M. Robert Laufoaulu. - Les rapports sur nos absences sont repris sans nuance et sans explication par les réseaux sociaux. Nous sommes de plus en plus malmenés, surtout dans nos territoires. C'est une double sanction !

M. Georges Patient. - Pour être efficaces, ne devrions-nous pas remettre à Serge Larcher une liste de nos revendications en prévision de la prochaine réunion du Bureau ?

M. Michel Magras, président. - Dans ce cas, si vous en étiez d'accord, je pourrais recueillir vos revendications et en faire la synthèse dans un courrier que nous remettrions à Serge Larcher.

M. Michel Fontaine. - J'arrive ce matin de La Réunion pour repartir dans deux jours. N'oublions pas un autre type de sanction : la sanction physique, médicale. Il n'est pas anodin d'enchaîner ainsi des vols de dix heures sur toute l'année.

M. Gilbert Roger. - Je suis élu de Seine-Saint-Denis qui rassemble peut-être la plus forte communauté d'ultramarins de France. Lorsque je participe à vos travaux, ils comprennent qu'une part d'eux-mêmes est prise en compte. Comment réagiront-ils lorsque l'on voudra sanctionner des sénateurs hexagonaux qui n'ont à se reprocher que de vouloir s'intéresser à eux ? C'est une folie.

M. Michel Magras, président. - Je rassemblerai donc nos doléances avant de les transmettre à Serge Larcher qui les présentera au Bureau. Ensuite, nous verrons par quel autre moyen d'action nous pourrons agir.
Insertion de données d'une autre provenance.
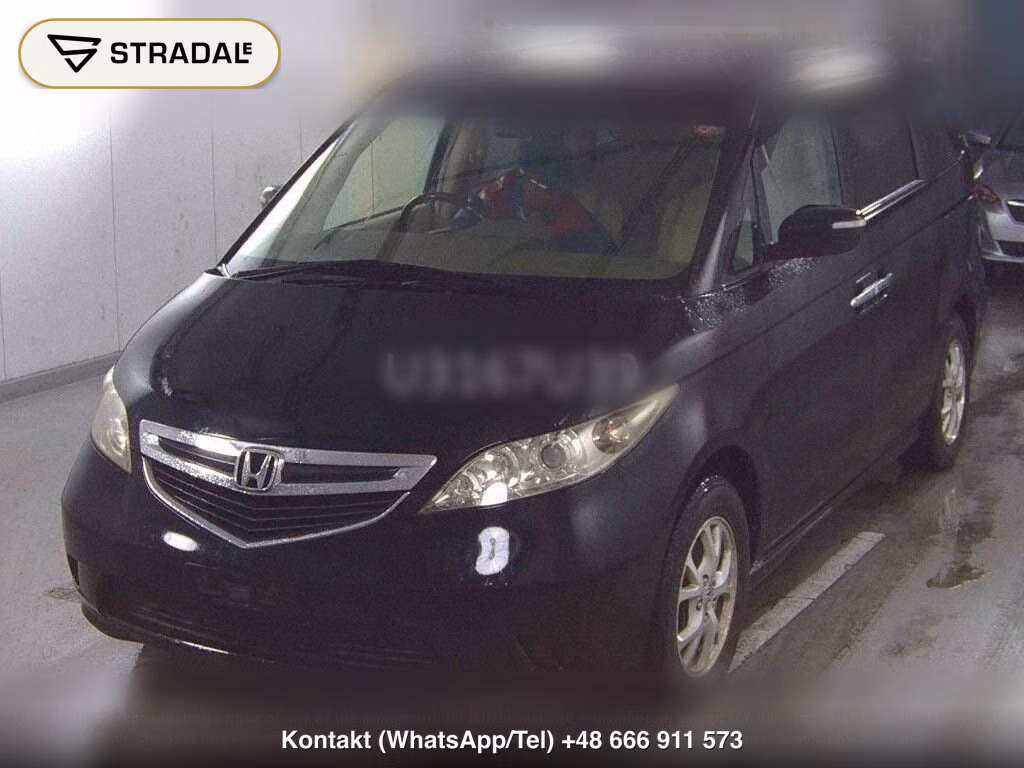 HONDA ELYSION G PREMIUM, miniaturka 5
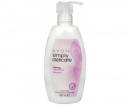 Avon - Zklidňující krémový neparfémovaný gel pro intimní hygienu Simply Delicate (Feminine Wash Calming Fragrance-Free) 300 ml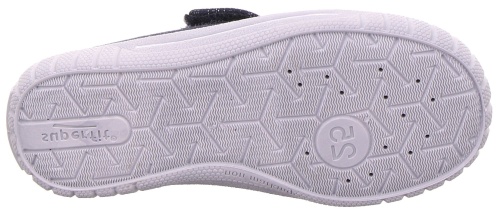 Тапочки SUPERFIT для мальчика, синие фото 6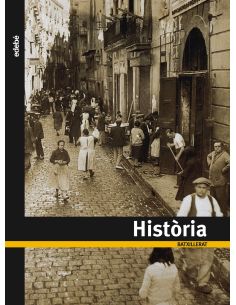 Història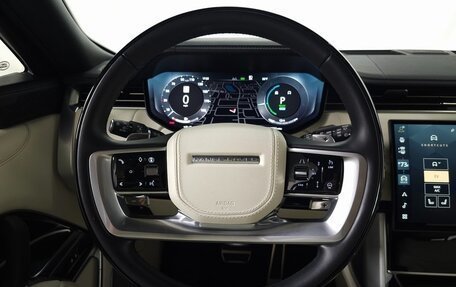 Land Rover Range Rover IV рестайлинг, 2024 год, 18 693 504 рублей, 20 фотография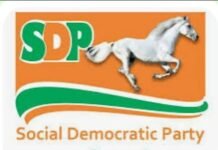 Federal High Court judgement can’t override Supreme Court – SDP tells Gabam faction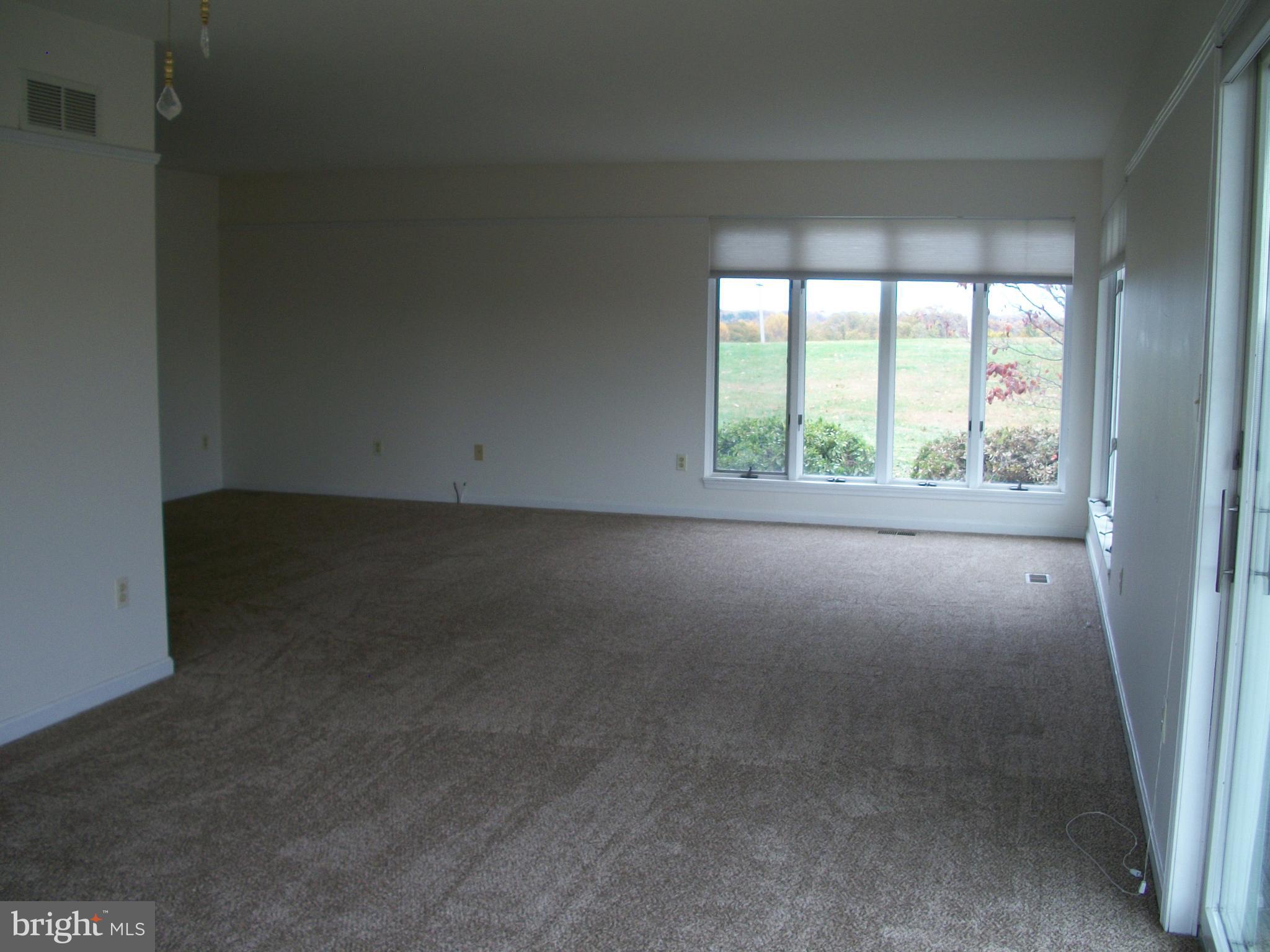 FOREST HILL - Residential Lease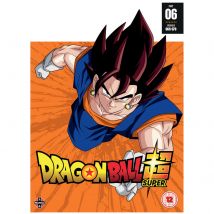 Dragon Ball Super Teil 6 (Episoden 66-78)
J'aimerais toutefois dire que ce type de démarche ne fait pas partie des missions de la délégation et ne doit pas nous faire méconnaître la qualité des travaux de fond que nous menons, au bénéfice des populations ultramarines mais aussi de l'institution sénatoriale. Nos rapports sont connus par leur qualité et repris. Cela suffit à justifier notre travail mais sans doute mériterions-nous plus de considération.